Bradford Council is under pressure to lift its 14-year ban on striptease acts and allow lap and table dancers to perform in city clubs for the first time.

The clubs - where girls dance topless or nude for individual customers - are permitted in towns and cities across Europe.

But Bradford Council is believed to be one of the last local authorities in Britain to have a ban on stripping in pubs and clubs and could face a challenge in the European courts if it refuses to allow the acts.

Two operators who want to bring in the girls said today the stigma attached to the profession was undeserved and the dancing would be professional and supervised.

Leeds-based Land Leisure wants to open a new table dancing club in an empty building in Edmund Street with strict codes of practice for dancers, customers and staff.

The owner of Monroes in Cheapside in the city centre also wants to bring in lap dancers as part of its overall entertainments programme.

They have both submitted applications for provisional entertainments licences to Bradford Council and want a clause banning striptease to be removed.

Booths would be provided in both the premises for the acts and prices of either £10 or £20 would depend on whether the girls danced topless or nude.

Steven Selby, who has owned Monroes for four years and Brad Hutchinson, of Land Leisure, which wants to open the club in Edmund Street, said there would be strict codes of conduct and security.

Mr Selby said he wanted to operate the routines in line with other cities and towns, which even included genteel Harrogate.

He said: "We don't intend to make it the main and sole entertainment at Monroes. We don't want this to be a gentleman's club. We will be continuing with our live bands and karaoke and would like to start with this maybe once a week."

He said the girls would dance with clients on a one-to-one basis, probably in booths.

Mr Selby added: "There seems to be a stigma about this and people don't understand what they really are."

He said if the Council gave permission the club would recruit about five professional dancers.

Mr Hutchinson said the illusion of "men in long rain coats" and "sleazy clubs" was wrong and it was accepted as professional entertainment in scores of towns and cities.

But former Labour Councillor Gillian Thornton, who strongly supported the striptease ban brought in by the Council in 1988, said: "This sort of thing would be to the detriment of Bradford."

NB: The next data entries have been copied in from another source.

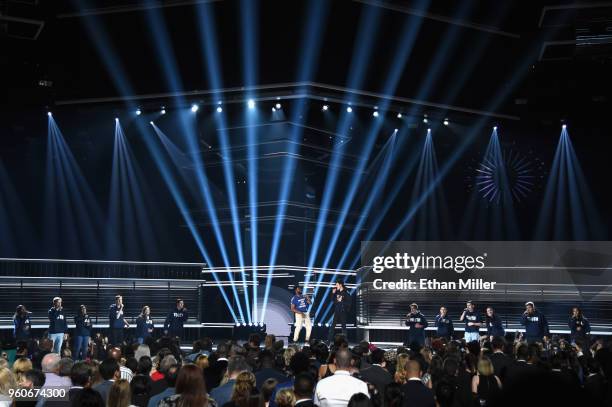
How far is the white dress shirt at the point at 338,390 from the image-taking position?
6.30m

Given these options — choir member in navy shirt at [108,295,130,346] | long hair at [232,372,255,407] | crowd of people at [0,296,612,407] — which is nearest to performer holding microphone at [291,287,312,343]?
choir member in navy shirt at [108,295,130,346]

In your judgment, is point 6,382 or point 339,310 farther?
point 339,310

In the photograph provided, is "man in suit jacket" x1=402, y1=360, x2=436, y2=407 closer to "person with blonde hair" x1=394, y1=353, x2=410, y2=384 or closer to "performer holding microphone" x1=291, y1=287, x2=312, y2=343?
"person with blonde hair" x1=394, y1=353, x2=410, y2=384

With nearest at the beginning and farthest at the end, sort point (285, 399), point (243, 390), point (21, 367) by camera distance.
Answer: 1. point (285, 399)
2. point (243, 390)
3. point (21, 367)

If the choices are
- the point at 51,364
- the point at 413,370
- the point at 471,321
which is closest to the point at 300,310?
the point at 471,321

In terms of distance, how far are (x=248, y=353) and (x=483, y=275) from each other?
1568 cm

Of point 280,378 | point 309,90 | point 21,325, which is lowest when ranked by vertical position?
point 280,378

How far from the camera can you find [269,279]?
24078mm

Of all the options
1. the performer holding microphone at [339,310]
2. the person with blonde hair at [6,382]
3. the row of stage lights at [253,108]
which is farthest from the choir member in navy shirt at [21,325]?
the person with blonde hair at [6,382]

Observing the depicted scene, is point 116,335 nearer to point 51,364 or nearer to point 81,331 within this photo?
point 81,331

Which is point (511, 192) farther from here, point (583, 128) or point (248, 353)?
point (248, 353)

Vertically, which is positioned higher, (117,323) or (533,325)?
(533,325)

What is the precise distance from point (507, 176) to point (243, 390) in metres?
22.8

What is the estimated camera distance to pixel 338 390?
6.32 metres
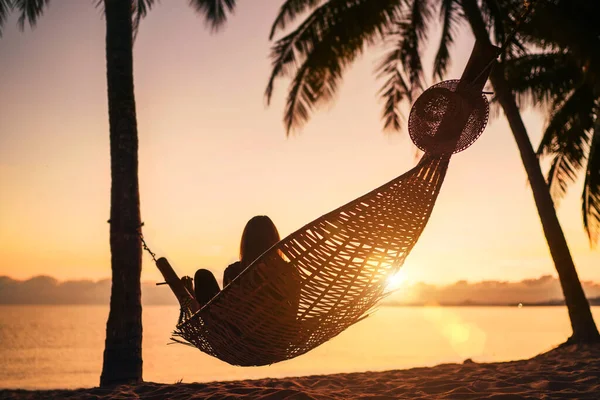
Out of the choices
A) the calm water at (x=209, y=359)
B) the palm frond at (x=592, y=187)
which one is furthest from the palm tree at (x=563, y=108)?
the calm water at (x=209, y=359)

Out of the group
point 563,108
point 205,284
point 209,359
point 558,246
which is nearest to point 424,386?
point 205,284

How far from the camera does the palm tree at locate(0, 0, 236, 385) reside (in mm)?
4969

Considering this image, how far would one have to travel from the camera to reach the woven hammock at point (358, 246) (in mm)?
2670

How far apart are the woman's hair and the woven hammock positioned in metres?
0.29

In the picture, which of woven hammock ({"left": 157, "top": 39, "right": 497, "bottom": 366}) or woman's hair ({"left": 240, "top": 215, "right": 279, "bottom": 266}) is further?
woman's hair ({"left": 240, "top": 215, "right": 279, "bottom": 266})

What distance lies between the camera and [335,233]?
267 centimetres

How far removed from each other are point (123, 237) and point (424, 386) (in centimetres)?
273

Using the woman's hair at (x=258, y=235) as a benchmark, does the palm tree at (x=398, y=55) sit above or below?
above

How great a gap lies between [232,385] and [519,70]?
7136mm

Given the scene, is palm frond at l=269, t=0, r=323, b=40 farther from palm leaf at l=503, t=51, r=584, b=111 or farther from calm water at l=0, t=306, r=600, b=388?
calm water at l=0, t=306, r=600, b=388

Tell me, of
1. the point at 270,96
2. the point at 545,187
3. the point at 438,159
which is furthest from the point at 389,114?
the point at 438,159

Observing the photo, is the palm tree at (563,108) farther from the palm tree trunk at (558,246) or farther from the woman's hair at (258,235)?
the woman's hair at (258,235)

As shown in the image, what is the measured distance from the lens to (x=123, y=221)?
5.01m

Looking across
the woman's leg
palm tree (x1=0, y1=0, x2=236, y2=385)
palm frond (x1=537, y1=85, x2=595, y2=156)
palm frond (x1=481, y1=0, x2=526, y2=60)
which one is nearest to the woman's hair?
the woman's leg
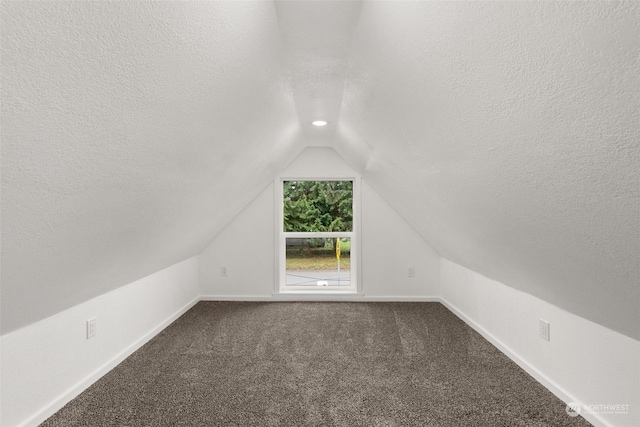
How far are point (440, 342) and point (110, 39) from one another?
3.03 meters

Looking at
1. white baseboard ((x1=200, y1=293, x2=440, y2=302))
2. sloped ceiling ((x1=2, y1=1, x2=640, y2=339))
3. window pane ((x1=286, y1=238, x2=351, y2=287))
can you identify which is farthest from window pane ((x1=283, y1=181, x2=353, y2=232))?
sloped ceiling ((x1=2, y1=1, x2=640, y2=339))

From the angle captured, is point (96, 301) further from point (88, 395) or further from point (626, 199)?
point (626, 199)

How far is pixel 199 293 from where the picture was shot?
4.35 meters

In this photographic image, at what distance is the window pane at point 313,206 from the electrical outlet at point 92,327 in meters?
2.45

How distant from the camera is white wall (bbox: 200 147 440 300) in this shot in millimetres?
4285

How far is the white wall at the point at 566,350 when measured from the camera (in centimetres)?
167

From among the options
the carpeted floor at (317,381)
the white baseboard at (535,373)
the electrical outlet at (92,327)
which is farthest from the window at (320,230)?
the electrical outlet at (92,327)

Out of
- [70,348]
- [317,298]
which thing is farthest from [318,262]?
[70,348]

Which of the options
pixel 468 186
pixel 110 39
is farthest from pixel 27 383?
pixel 468 186

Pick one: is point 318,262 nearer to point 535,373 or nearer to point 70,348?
point 535,373

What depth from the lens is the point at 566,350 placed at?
2057mm

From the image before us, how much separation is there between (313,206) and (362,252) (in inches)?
34.1

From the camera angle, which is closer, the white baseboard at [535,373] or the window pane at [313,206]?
the white baseboard at [535,373]

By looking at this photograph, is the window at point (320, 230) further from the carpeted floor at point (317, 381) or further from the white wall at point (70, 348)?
the white wall at point (70, 348)
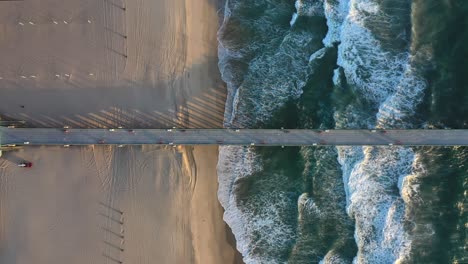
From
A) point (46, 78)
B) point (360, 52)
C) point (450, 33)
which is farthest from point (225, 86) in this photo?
point (450, 33)

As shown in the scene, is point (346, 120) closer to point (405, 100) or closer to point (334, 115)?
point (334, 115)

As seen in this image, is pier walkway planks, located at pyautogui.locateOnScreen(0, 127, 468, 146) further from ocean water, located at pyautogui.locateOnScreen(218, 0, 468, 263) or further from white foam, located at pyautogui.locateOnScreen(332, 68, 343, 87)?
white foam, located at pyautogui.locateOnScreen(332, 68, 343, 87)

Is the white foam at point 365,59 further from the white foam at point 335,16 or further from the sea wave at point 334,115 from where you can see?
the white foam at point 335,16

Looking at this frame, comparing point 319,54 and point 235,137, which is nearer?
point 235,137

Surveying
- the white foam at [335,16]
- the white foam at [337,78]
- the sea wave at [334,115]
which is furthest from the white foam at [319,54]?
the white foam at [337,78]

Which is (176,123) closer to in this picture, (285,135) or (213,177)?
(213,177)

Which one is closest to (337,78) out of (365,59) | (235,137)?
(365,59)
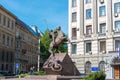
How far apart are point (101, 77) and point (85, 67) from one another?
26.6 metres

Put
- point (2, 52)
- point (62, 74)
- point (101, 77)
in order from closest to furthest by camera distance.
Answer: point (101, 77), point (62, 74), point (2, 52)

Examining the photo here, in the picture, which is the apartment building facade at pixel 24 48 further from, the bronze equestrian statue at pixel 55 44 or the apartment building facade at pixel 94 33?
the bronze equestrian statue at pixel 55 44

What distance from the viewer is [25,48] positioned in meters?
80.0

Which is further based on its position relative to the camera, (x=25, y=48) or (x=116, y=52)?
(x=25, y=48)

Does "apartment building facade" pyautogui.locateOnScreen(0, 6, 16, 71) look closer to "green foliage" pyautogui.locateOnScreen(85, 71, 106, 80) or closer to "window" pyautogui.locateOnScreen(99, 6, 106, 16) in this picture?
"window" pyautogui.locateOnScreen(99, 6, 106, 16)

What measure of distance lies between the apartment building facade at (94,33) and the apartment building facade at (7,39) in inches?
771

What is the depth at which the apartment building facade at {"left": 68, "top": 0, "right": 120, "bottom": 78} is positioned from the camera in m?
40.1

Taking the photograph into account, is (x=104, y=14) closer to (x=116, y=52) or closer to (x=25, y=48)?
(x=116, y=52)

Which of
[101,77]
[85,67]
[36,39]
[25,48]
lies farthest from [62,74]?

Councillor Barry Thorne, deputy leader of Bradford Council's Labour group and a former chairman of its leisure committee, also said it would harm the city.

But variety club owner John Pennington said: "It is wrong for the Council to tell people what they think we should do. If you don't want to watch it, you don't have to."

He said he would not be introducing the acts in his own club, however.

Dean Loynes, chairman of Bradford Inner City Licensing Association, said: "It's a personal choice and no-one is forced to watch it. Personally it isn't a thing I would be interested in."

Licensing panel chairman, Councillor Martin Smith, said: "We would want to do some research before we reach a decision next Friday. It would be very carefully considered."

The panel members do not have to vote along political lines and their decisions can be challenged in the Crown Court.

A number of other authorities have lifted bans on striptease because of a clause in European law which gives people the "right of free expression". But issues of health and morals can also be taken into consideration.

If the licences were granted by the Council it would allow lap dancing between noon and 1am daily at Monroes and between 11am and 4am daily at Land Leisure's proposed club in Edmund Street.